Listed records below:

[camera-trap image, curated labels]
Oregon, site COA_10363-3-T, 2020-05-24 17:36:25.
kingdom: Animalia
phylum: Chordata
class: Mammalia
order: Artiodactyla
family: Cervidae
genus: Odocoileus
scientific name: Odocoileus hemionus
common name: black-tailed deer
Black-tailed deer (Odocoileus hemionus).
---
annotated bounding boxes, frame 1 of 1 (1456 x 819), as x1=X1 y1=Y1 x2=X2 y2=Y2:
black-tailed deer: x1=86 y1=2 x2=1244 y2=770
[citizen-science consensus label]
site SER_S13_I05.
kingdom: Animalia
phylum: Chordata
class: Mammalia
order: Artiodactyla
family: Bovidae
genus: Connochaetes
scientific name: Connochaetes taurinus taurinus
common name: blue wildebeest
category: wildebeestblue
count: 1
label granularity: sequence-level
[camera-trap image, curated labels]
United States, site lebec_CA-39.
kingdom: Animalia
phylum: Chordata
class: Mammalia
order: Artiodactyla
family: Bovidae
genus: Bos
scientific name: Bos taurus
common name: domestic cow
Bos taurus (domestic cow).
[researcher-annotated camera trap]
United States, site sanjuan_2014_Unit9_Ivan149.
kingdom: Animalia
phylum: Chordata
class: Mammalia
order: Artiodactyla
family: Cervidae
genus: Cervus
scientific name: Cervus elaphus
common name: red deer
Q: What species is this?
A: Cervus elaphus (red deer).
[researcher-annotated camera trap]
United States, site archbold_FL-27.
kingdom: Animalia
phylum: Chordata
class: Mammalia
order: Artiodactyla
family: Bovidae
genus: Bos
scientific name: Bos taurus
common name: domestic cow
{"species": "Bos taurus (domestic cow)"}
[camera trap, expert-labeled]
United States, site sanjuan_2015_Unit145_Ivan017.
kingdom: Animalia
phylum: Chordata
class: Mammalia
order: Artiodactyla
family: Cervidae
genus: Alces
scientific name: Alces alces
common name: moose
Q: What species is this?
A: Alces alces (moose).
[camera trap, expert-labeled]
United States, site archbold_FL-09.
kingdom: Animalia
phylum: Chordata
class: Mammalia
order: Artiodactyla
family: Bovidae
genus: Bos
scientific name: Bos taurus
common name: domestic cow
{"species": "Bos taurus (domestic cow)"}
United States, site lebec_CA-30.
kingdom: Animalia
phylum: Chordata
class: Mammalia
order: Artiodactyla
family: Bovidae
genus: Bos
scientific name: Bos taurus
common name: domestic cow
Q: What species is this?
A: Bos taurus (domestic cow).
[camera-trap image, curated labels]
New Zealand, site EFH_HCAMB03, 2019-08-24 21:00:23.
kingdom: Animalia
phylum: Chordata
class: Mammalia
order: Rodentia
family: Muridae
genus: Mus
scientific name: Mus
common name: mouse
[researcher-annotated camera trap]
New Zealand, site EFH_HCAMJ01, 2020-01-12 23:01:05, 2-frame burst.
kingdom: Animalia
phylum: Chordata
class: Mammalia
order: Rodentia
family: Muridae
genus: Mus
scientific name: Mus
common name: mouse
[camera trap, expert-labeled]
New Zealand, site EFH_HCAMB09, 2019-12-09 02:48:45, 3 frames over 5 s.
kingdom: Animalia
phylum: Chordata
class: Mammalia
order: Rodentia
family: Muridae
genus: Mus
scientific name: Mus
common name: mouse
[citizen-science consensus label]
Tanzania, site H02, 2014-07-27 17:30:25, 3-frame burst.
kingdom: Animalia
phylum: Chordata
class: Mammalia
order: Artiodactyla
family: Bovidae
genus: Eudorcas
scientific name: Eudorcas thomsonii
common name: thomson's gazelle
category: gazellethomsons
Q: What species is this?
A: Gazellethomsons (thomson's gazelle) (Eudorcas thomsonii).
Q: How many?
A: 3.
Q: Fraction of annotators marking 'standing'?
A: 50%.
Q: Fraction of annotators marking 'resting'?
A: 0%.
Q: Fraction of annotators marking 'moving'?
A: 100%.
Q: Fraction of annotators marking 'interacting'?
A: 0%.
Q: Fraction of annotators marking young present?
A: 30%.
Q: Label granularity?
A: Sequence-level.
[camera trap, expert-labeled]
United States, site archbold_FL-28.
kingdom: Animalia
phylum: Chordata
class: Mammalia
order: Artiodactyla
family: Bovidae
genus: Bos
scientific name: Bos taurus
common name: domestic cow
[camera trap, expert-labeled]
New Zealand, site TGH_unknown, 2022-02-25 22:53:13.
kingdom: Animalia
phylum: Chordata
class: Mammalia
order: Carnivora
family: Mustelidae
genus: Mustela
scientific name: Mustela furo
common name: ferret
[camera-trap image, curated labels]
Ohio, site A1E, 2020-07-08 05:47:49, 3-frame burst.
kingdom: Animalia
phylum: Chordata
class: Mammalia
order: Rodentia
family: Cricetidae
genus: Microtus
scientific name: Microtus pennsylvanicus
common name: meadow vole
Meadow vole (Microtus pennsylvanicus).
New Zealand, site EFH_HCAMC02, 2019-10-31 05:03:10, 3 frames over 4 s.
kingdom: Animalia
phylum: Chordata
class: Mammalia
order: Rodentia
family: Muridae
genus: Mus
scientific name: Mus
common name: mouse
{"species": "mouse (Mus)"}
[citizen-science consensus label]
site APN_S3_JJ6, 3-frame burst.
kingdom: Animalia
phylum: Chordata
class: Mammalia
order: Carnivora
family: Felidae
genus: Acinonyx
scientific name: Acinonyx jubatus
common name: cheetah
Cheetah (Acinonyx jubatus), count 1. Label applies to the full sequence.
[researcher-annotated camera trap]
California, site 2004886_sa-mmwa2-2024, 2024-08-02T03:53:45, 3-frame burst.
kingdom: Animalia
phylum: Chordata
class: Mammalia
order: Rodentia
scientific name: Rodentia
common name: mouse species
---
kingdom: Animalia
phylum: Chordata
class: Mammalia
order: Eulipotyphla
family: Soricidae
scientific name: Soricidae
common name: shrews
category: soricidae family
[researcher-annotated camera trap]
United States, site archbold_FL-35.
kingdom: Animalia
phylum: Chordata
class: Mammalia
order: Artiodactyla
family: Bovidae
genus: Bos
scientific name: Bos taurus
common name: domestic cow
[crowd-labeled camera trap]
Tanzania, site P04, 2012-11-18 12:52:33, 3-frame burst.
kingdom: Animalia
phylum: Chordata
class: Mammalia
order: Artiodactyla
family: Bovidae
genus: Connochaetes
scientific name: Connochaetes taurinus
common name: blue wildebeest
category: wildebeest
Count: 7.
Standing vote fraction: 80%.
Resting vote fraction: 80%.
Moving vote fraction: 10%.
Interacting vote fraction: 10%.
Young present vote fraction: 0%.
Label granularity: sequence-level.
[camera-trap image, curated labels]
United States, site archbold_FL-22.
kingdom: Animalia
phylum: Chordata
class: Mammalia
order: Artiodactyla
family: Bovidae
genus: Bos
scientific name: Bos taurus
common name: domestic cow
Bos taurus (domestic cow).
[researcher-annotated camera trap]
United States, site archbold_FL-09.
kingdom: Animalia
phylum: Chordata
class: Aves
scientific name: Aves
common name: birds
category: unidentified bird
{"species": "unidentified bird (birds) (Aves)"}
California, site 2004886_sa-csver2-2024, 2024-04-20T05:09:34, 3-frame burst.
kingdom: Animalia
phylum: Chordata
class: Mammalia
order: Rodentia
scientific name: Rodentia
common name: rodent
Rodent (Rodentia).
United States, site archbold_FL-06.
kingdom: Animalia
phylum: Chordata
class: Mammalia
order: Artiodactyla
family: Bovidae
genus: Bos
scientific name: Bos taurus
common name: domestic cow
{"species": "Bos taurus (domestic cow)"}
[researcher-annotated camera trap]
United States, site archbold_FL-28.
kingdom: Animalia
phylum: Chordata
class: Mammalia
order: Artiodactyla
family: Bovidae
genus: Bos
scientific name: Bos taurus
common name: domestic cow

End of Listed records.

### Assigned task
Find "frames" in the data above. Report each line where it appears.

### Result below
New Zealand, site EFH_HCAMB09, 2019-12-09 02:48:45, 3 frames over 5 s.
New Zealand, site EFH_HCAMC02, 2019-10-31 05:03:10, 3 frames over 4 s.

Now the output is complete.